Talks that dealt with family strongly emphasized the male as the head of the household. Fathers were strongly encouraged by a lay preacher, using scripture, to be ready to admonish and reprove children, not the be afraid to spare the rod. Being willing to beat a child in a timely manner, at a moment when the child understood why, was described as an important parenting skill. In a talk on the Ten Commandments, strong emphasis was placed on the absolute sinfulness of any sex outside of heterosexual marriage. A great deal of time was given to preaching about how ideal couples and parents should behave with one another. As noted above, after God, retreatants were told, family comes first, then one’s job to support the family, and then anything else, including ministry. Perhaps the only thing that might be typically controversial about this framework in India is the suggestion that God comes over family. One place where Indian cultural norms were upended was when a preacher suggested that those who could not conceive should consider adoption, which is rare in India still.

Efficient retreats run by religious and volunteers

Divine Retreat Centre is a massive operation. It is run by a small number of Vincentians, and staffed by a much larger group of people. Hundreds of volunteers, mostly retirees, spend months or more at a time staffing the center, along with priests and nuns from a variety of orders, and lay evangelists invited to preach. Its kitchens and cafeterias can feed people simply and quickly during their hour and a half long meal breaks, and the centre even has its own dairy and piggery, and raises some food itself. Lay charismatic preachers, who give talks that often could be characterized as “witness” in the framework of charismatic ministry, represented more than half of the speakers.

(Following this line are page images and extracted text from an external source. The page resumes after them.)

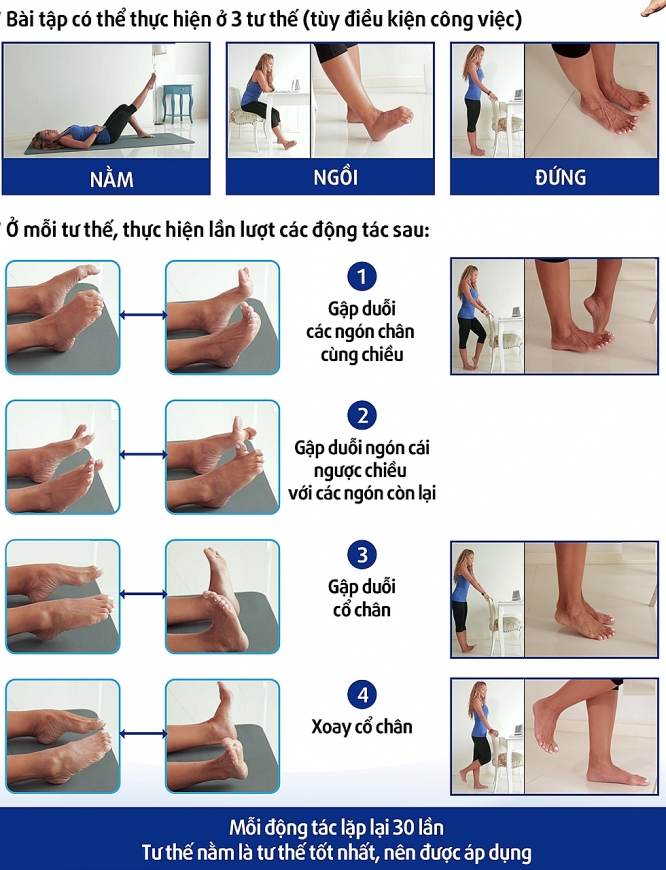 Bài tập có thể thực hiện ở 3 tư thế (tùy điều kiện công việc)

NẰM

NGỒI

ĐỨNG

Ở mỗi tư thế, thực hiện lần lượt các động tác sau:

1
Gập duỗi các ngón chân cùng chiều

2
Gập duỗi ngón cái ngược chiều với các ngón còn lại

3
Gập duỗi cổ chân

4
Xoay cổ chân

Mỗi động tác lặp lại 30 lần
Tư thế nằm là tư thế tốt nhất, nên được áp dụng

In the last five or more years, attendance is said to have waned somewhat. Some wonder whether the decline is due to an increase in the number of competing retreat houses — one claims that there are more than 90 now in Kerala state alone — while another says that the movement has struggled to stay as fresh as its initial blossoming. By any other standards in the world, though, attendance and enthusiasm remains remarkably high.

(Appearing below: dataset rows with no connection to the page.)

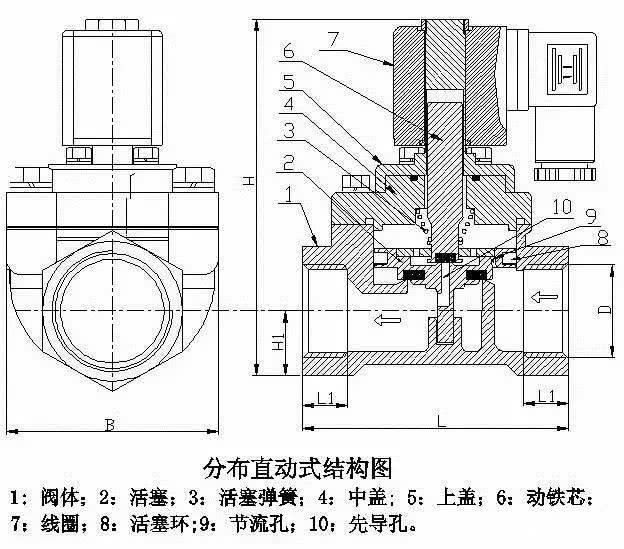 7
6
5
4
3
2
1
10
9
8
H
H1
D
L1
L1
L
B

分布直动式结构图

1：阀体；2：活塞；3：活塞弹簧；4：中盖；5：上盖；6：动铁芯；7：线圈；8：活塞环;9：节流孔；10：先导孔。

  • 1The 10 million figure comes from the Center’s website: http://www.drcm.org/about-us/overview, accessed January 23, 2018. It is especially notable in a country with just over 21 million Catholics today.
  • 2The entry here reflects participation and observation primarily at the English-speaking retreat beginning on January 14, 2018. Particular thanks are due to Fr. Augustine Valoorian, VC, director of the English campus, for his kind hospitality and openness to showing various elements of the Divine ministry, including the homes for the physically and mentally ill and for drug and alcohol rehabilitation on several campuses; and to Mathew Schmalz, who was a great companion on the retreat and who made it easier for me to be present occasionally at the other language retreats. The counts for attendance on the English campus are based on the author’s counts at various sessions. The English campus was also host to a retreat for 32 priests from Sri Lanka, which certainly increased the number of clergy on campus, and brought the total to about 500.
  • 3Ultimately a number of multilingual retreatants told me that they had changed which retreat they were part of, because it better suited them, even though the order and format of the retreats was ostensibly the same for all the retreats. Interestingly there is a Syro-Malankara church abutting the campus (along with a large Syro-Malabar parish about 1 km away) but Syro-Malankara practice was not immediately visible as a part of the retreat, and the Syro-Malabar liturgy was not directly part of any group’s retreat on the English campus.
  • 4The practice at Divine Retreat grew out of the American-born Charismatic Catholic movement, but has to a significant degree transformed and transcended that movement.